> ACTIVITY:
This task calls for the lines below starting at the one containing "Нам нужно прочитать" and ending at the one containing "3 Удостоверимся, что", repeated exactly with both ends kept and pictures left out.

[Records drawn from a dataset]
===============
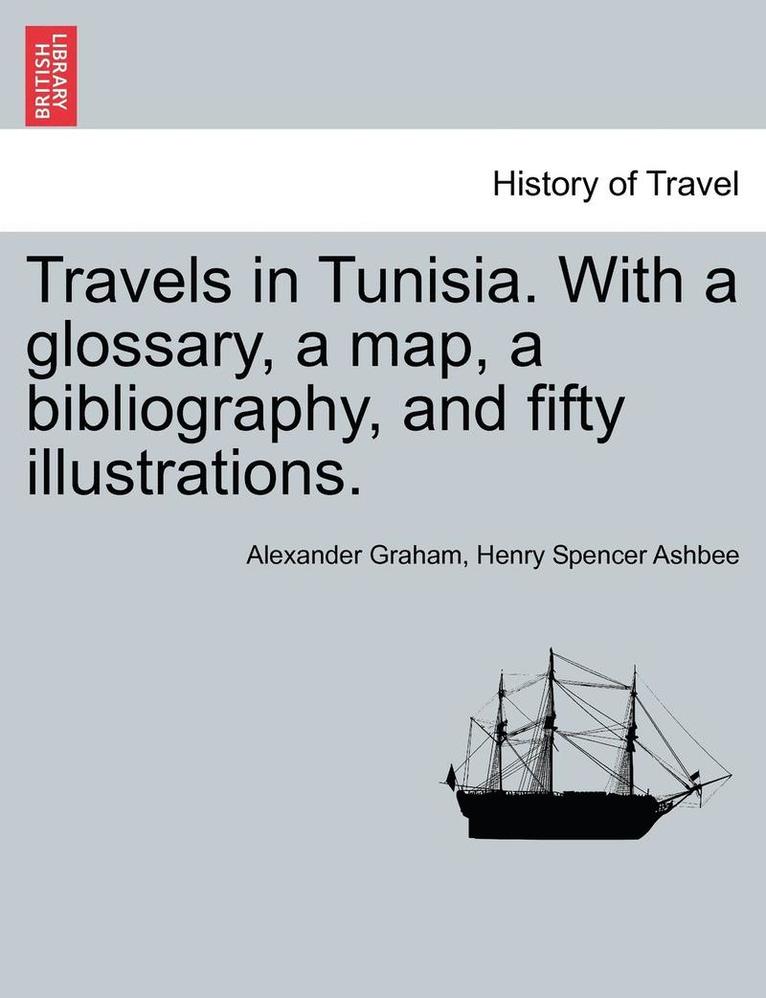 BRITISH LIBRARY

History of Travel

Travels in Tunisia. With a glossary, a map, a bibliography, and fifty illustrations.

Alexander Graham, Henry Spencer Ashbee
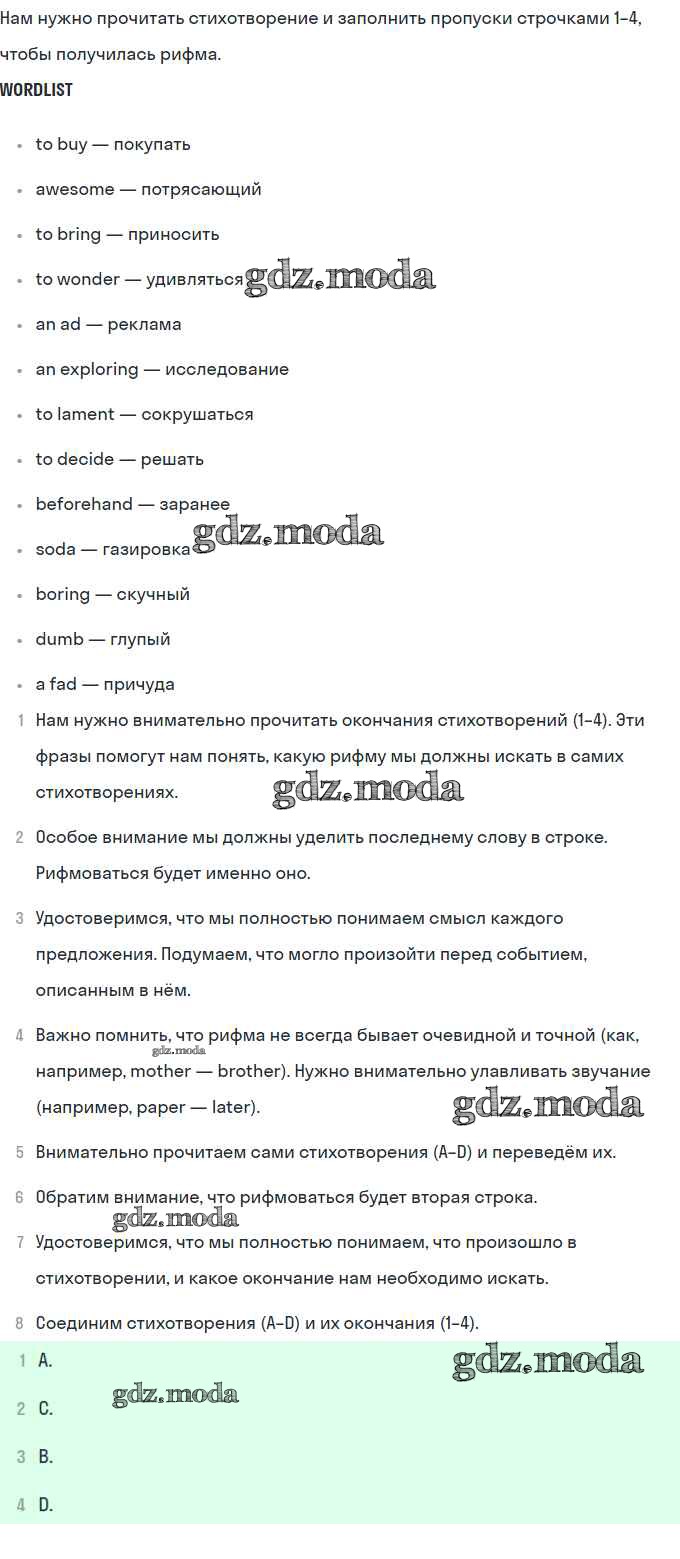 Нам нужно прочитать стихотворение и заполнить пропуски строчками 1–4, чтобы получилась рифма.

WORDLIST

- to buy — покупать
- awesome — потрясающий
- to bring — приносить
- to wonder — удивляться gdz.moda
- an ad — реклама
- an exploring — исследование
- to lament — сокрушаться
- to decide — решать
- beforehand — заранее
- soda — газировка gdz.moda
- boring — скучный
- dumb — глупый
- a fad — причуда

1 Нам нужно внимательно прочитать окончания стихотворений (1–4). Эти фразы помогут нам понять, какую рифму мы должны искать в самих стихотворениях. gdz.moda

2 Особое внимание мы должны уделить последнему слову в строке. Рифмоваться будет именно оно.

3 Удостоверимся, что мы полностью понимаем смысл каждого предложения. Подумаем, что могло произойти перед событием, описанным в нём.

4 Важно помнить, что рифма не всегда бывает очевидной и точной (как, например, mother — brother). Нужно внимательно улавливать звучание (например, paper — later). gdz.moda gdz.moda

5 Внимательно прочитаем сами стихотворения (A–D) и переведём их.

6 Обратим внимание, что рифмоваться будет вторая строка. gdz.moda

7 Удостоверимся, что мы полностью понимаем, что произошло в стихотворении, и какое окончание нам необходимо искать.

8 Соединим стихотворения (A–D) и их окончания (1–4).

1 A. gdz.moda
2 C. gdz.moda
3 B.
4 D.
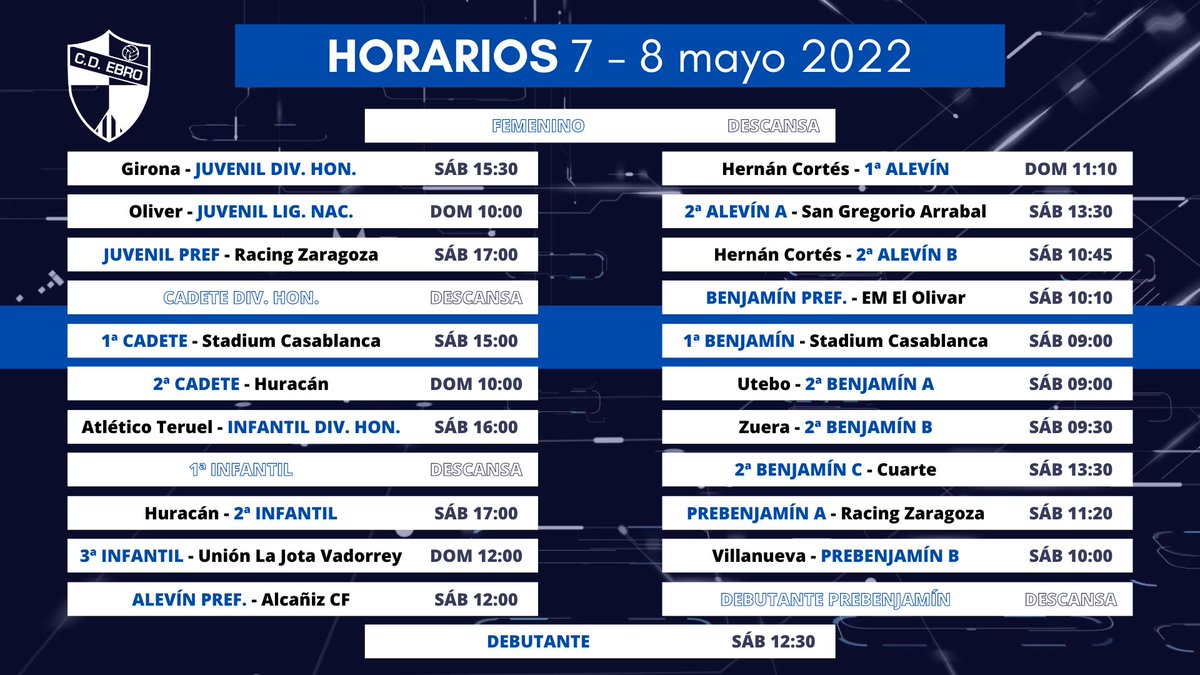 C.D. EBRO

HORARIOS 7 - 8 mayo 2022

FEMENINO DESCANSA

Girona - JUVENIL DIV. HON. SÁB 15:30

Oliver - JUVENIL LIG. NAC. DOM 10:00

JUVENIL PREF - Racing Zaragoza SÁB 17:00

CADETE DIV. HON. DESCANSA

1ª CADETE - Stadium Casablanca SÁB 15:00

2ª CADETE - Huracán DOM 10:00

Atlético Teruel - INFANTIL DIV. HON. SÁB 16:00

1ª INFANTIL DESCANSA

Huracán - 2ª INFANTIL SÁB 17:00

3ª INFANTIL - Unión La Jota Vadorrey DOM 12:00

ALEVÍN PREF. - Alcañiz CF SÁB 12:00

Hernán Cortés - 1ª ALEVÍN DOM 11:10

2ª ALEVÍN A - San Gregorio Arrabal SÁB 13:30

Hernán Cortés - 2ª ALEVÍN B SÁB 10:45

BENJAMÍN PREF. - EM El Olivar SÁB 10:10

1ª BENJAMÍN - Stadium Casablanca SÁB 09:00

Utebo - 2ª BENJAMÍN A SÁB 09:00

Zuera - 2ª BENJAMÍN B SÁB 09:30

2ª BENJAMÍN C - Cuarte SÁB 13:30

PREBENJAMÍN A - Racing Zaragoza SÁB 11:20

Villanueva - PREBENJAMÍN B SÁB 10:00

DEBUTANTE PREBENJAMÍN DESCANSA

DEBUTANTE SÁB 12:30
===============
> REPLY TO THE TASK:
 Нам нужно прочитать стихотворение и заполнить пропуски строчками 1–4, чтобы получилась рифма.

WORDLIST

- to buy — покупать
- awesome — потрясающий
- to bring — приносить
- to wonder — удивляться gdz.moda
- an ad — реклама
- an exploring — исследование
- to lament — сокрушаться
- to decide — решать
- beforehand — заранее
- soda — газировка gdz.moda
- boring — скучный
- dumb — глупый
- a fad — причуда

1 Нам нужно внимательно прочитать окончания стихотворений (1–4). Эти фразы помогут нам понять, какую рифму мы должны искать в самих стихотворениях. gdz.moda

2 Особое внимание мы должны уделить последнему слову в строке. Рифмоваться будет именно оно.

3 Удостоверимся, что мы полностью понимаем смысл каждого предложения. Подумаем, что могло произойти перед событием, описанным в нём.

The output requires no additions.